--- RECORDS ---
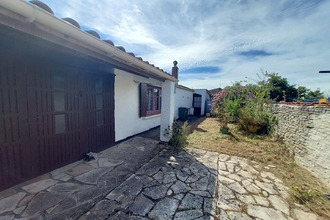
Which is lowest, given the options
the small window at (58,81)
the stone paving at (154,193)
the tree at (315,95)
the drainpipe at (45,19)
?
the stone paving at (154,193)

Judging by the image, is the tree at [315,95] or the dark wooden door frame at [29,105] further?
the tree at [315,95]

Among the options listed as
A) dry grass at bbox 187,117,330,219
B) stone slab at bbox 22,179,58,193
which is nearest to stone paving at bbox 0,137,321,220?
stone slab at bbox 22,179,58,193

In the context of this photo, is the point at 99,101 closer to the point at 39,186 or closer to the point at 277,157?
the point at 39,186

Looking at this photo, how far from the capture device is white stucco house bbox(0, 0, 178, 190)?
167 centimetres

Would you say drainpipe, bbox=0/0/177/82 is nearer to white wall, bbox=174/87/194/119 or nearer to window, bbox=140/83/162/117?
window, bbox=140/83/162/117

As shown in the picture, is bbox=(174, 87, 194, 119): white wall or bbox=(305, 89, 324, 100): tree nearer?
bbox=(174, 87, 194, 119): white wall

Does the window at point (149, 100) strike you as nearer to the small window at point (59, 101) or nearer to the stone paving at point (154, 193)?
the stone paving at point (154, 193)

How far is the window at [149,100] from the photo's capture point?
247 inches

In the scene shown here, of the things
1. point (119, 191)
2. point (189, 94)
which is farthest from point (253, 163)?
point (189, 94)

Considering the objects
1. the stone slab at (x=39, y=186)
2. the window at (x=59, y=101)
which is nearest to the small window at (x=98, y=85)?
the window at (x=59, y=101)

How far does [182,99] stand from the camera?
13.2 meters

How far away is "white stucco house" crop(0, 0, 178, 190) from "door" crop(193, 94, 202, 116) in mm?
12596

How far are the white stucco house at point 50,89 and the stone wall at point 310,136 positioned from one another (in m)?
4.81

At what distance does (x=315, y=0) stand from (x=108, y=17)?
5769 mm
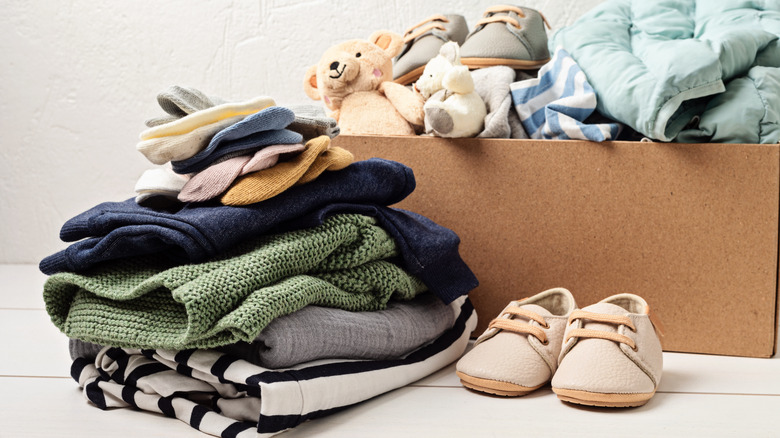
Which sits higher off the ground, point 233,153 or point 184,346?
point 233,153

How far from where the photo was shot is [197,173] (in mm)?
731

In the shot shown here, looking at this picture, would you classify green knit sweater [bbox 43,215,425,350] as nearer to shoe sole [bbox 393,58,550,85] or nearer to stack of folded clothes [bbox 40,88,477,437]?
stack of folded clothes [bbox 40,88,477,437]

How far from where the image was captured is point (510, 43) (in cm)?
109

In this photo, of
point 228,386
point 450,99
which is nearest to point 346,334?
point 228,386

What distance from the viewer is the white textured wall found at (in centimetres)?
151

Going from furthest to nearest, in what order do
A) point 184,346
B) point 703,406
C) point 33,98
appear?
point 33,98, point 703,406, point 184,346

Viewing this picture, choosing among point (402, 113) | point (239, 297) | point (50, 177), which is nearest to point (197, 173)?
point (239, 297)

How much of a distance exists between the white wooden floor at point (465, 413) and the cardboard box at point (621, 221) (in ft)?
0.33

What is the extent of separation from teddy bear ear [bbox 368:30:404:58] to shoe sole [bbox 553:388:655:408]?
2.01 ft

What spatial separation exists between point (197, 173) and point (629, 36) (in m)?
0.70

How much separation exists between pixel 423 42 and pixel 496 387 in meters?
0.65

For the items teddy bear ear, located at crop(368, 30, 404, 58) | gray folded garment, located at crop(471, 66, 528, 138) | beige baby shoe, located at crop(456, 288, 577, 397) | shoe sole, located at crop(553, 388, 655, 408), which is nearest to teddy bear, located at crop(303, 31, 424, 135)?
teddy bear ear, located at crop(368, 30, 404, 58)

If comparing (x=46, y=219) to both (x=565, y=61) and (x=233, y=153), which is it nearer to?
(x=233, y=153)

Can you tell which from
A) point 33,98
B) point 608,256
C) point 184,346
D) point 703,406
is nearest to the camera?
point 184,346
---
WRITTEN EXERCISE ->
Pictures excluded, quote all the data above exactly.

THE RESULT ->
Which is lowest, given the options
the small window at (58,81)
the stone paving at (154,193)
the tree at (315,95)
the drainpipe at (45,19)
?
the stone paving at (154,193)

Judging by the image, is the tree at [315,95] or the dark wooden door frame at [29,105] further?
the tree at [315,95]

Among the options listed as
A) dry grass at bbox 187,117,330,219
B) stone slab at bbox 22,179,58,193
which is nearest to stone paving at bbox 0,137,321,220?
stone slab at bbox 22,179,58,193

In the context of this photo, is the point at 99,101 closer to the point at 39,186 or closer to the point at 277,157?
the point at 39,186

Looking at this photo, how far from the capture device is white stucco house bbox(0, 0, 178, 190)?
167 centimetres

Would you say drainpipe, bbox=0/0/177/82 is nearer to white wall, bbox=174/87/194/119 or nearer to window, bbox=140/83/162/117?
window, bbox=140/83/162/117

As shown in the picture, is bbox=(174, 87, 194, 119): white wall or bbox=(305, 89, 324, 100): tree nearer?
bbox=(174, 87, 194, 119): white wall

Does the window at point (149, 100) strike you as nearer to the small window at point (59, 101) or nearer to the stone paving at point (154, 193)?
the stone paving at point (154, 193)

How far is the window at [149,100] from the photo's capture point?
247 inches

In the scene shown here, of the things
1. point (119, 191)
2. point (189, 94)
which is farthest from point (253, 163)?
point (189, 94)

Considering the objects
1. the stone slab at (x=39, y=186)
2. the window at (x=59, y=101)
which is nearest to the small window at (x=98, y=85)?
the window at (x=59, y=101)

How far does [182,99] stand from the camera?
13.2 meters

How far away is "white stucco house" crop(0, 0, 178, 190) from "door" crop(193, 94, 202, 116) in mm?
12596

How far are the white stucco house at point 50,89 and the stone wall at point 310,136 positioned from one another (in m)?
4.81

At what distance does (x=315, y=0) stand from (x=108, y=17)?
5769 mm
Which sits higher off the ground, point 233,153 or point 184,346?
point 233,153

How far from where the photo was shot is [197,173] (in mm)?
731

In the shot shown here, looking at this picture, would you classify green knit sweater [bbox 43,215,425,350] as nearer to shoe sole [bbox 393,58,550,85] or nearer to stack of folded clothes [bbox 40,88,477,437]?
stack of folded clothes [bbox 40,88,477,437]

How far from where the image was captured is point (510, 43) (in cm)?
109

In this photo, of
point 228,386
point 450,99
which is nearest to point 346,334?
point 228,386

What distance from the viewer is the white textured wall found at (in centimetres)?
151

Going from furthest to nearest, in what order do
A) point 184,346
B) point 703,406
C) point 33,98
appear?
point 33,98, point 703,406, point 184,346

Viewing this picture, choosing among point (402, 113) | point (239, 297) | point (50, 177), which is nearest to point (197, 173)?
point (239, 297)

How much of a distance exists between the white wooden floor at point (465, 413) and the cardboard box at point (621, 221) (in ft)?
0.33

What is the extent of separation from teddy bear ear [bbox 368:30:404:58] to shoe sole [bbox 553:388:655:408]?
2.01 ft

What spatial separation exists between point (197, 173) and point (629, 36) (in m)?
0.70

How much separation exists between pixel 423 42 and pixel 496 387 in meters?
0.65

For the items teddy bear ear, located at crop(368, 30, 404, 58) | gray folded garment, located at crop(471, 66, 528, 138) | beige baby shoe, located at crop(456, 288, 577, 397) | shoe sole, located at crop(553, 388, 655, 408), which is nearest to teddy bear, located at crop(303, 31, 424, 135)?
teddy bear ear, located at crop(368, 30, 404, 58)

If comparing (x=46, y=219) to both (x=565, y=61) and (x=233, y=153), which is it nearer to?
(x=233, y=153)

Can you tell which from
A) point 33,98
B) point 608,256
C) point 184,346
D) point 703,406
is nearest to the camera?
point 184,346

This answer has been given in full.